> _Aim_: Please swap every "the camera" for "the viewer" and give these lines again with nothing else changed, leaving out the pictures.

> _Data supplied_:
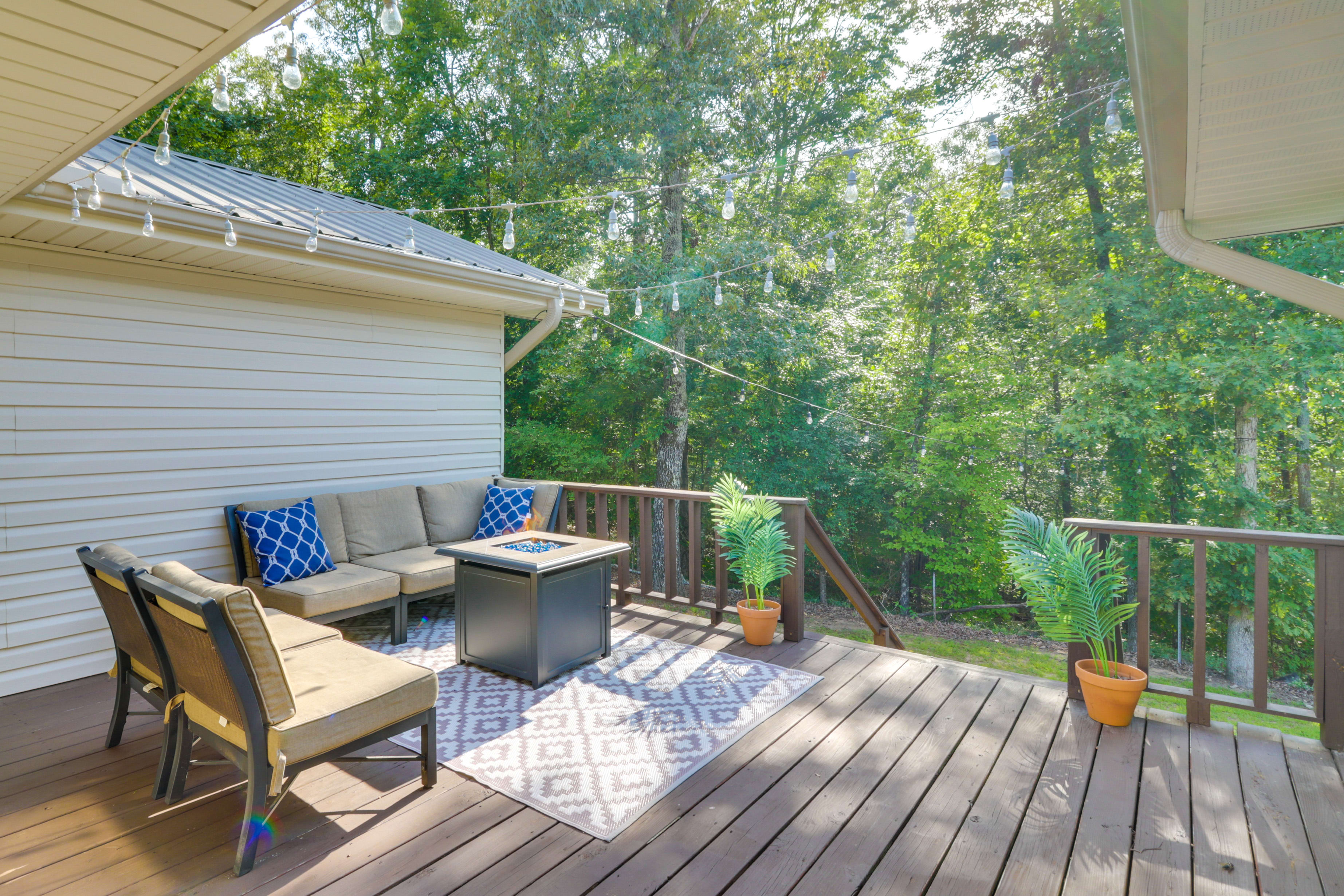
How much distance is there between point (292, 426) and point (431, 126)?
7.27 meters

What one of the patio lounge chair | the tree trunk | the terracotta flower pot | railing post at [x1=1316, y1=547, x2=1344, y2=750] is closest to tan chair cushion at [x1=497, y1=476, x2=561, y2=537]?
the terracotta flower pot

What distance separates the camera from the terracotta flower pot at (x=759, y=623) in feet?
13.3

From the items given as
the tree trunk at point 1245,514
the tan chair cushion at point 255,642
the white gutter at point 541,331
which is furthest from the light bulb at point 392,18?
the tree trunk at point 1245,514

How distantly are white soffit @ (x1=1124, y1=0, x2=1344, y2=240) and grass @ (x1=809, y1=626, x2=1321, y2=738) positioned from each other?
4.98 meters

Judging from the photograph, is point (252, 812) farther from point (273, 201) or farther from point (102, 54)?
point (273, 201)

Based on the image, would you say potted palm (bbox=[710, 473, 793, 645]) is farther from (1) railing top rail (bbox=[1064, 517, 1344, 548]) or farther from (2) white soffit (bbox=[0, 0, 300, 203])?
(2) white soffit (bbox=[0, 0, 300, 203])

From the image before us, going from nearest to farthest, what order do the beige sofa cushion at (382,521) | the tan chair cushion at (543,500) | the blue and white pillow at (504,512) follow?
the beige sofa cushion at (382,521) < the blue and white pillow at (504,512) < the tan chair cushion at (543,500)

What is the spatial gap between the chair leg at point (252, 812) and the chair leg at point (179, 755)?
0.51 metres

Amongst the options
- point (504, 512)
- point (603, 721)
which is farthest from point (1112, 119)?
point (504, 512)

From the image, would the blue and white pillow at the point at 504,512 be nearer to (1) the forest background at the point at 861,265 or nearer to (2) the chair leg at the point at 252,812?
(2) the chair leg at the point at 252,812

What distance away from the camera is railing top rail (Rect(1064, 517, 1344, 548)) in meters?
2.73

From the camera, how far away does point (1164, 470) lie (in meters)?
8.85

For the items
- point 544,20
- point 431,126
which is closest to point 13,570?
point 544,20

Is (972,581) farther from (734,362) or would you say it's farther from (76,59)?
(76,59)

> _Worked solution_:
How much distance is there between point (292, 426) and point (431, 126)?
7.27 meters

What one of the patio lounge chair | the tree trunk | the terracotta flower pot | railing post at [x1=1316, y1=547, x2=1344, y2=750] is closest to tan chair cushion at [x1=497, y1=476, x2=561, y2=537]?
the terracotta flower pot

What distance separates the viewer from the terracotta flower pot at (x=759, y=623) in feet?
13.3

From the items given as
the tree trunk at point 1245,514
the tan chair cushion at point 255,642
the white gutter at point 541,331
which is furthest from the light bulb at point 392,18?
the tree trunk at point 1245,514

How distantly are white soffit @ (x1=1124, y1=0, x2=1344, y2=240) and grass @ (x1=809, y1=626, x2=1321, y2=738) positioned from each other?
4.98 meters

Judging from the photograph, is point (252, 812) farther from point (273, 201) or farther from point (102, 54)?
point (273, 201)

Based on the image, would you say potted palm (bbox=[710, 473, 793, 645]) is farther from (1) railing top rail (bbox=[1064, 517, 1344, 548]) or farther from (2) white soffit (bbox=[0, 0, 300, 203])?
(2) white soffit (bbox=[0, 0, 300, 203])

From the image before us, going from nearest to farthest, what order do the beige sofa cushion at (382,521) | the tan chair cushion at (543,500) | the blue and white pillow at (504,512) follow?
the beige sofa cushion at (382,521) < the blue and white pillow at (504,512) < the tan chair cushion at (543,500)

What is the spatial gap between the chair leg at point (252, 812) and the chair leg at point (179, 755)?
0.51 metres

Amongst the options
- point (504, 512)
- point (603, 721)
which is farthest from point (1112, 119)?
point (504, 512)

From the image, would the blue and white pillow at the point at 504,512 be nearer to (1) the forest background at the point at 861,265 or nearer to (2) the chair leg at the point at 252,812?
(2) the chair leg at the point at 252,812

What distance away from the viewer is railing top rail (Rect(1064, 517, 1344, 548)) in meters?
2.73

From the viewer, how far away does point (1164, 470) lie (in meters)?
8.85

For the items
- point 544,20
- point 431,126
which is closest to point 13,570?
point 544,20

Is (972,581) farther from (734,362) or would you say it's farther from (76,59)?
(76,59)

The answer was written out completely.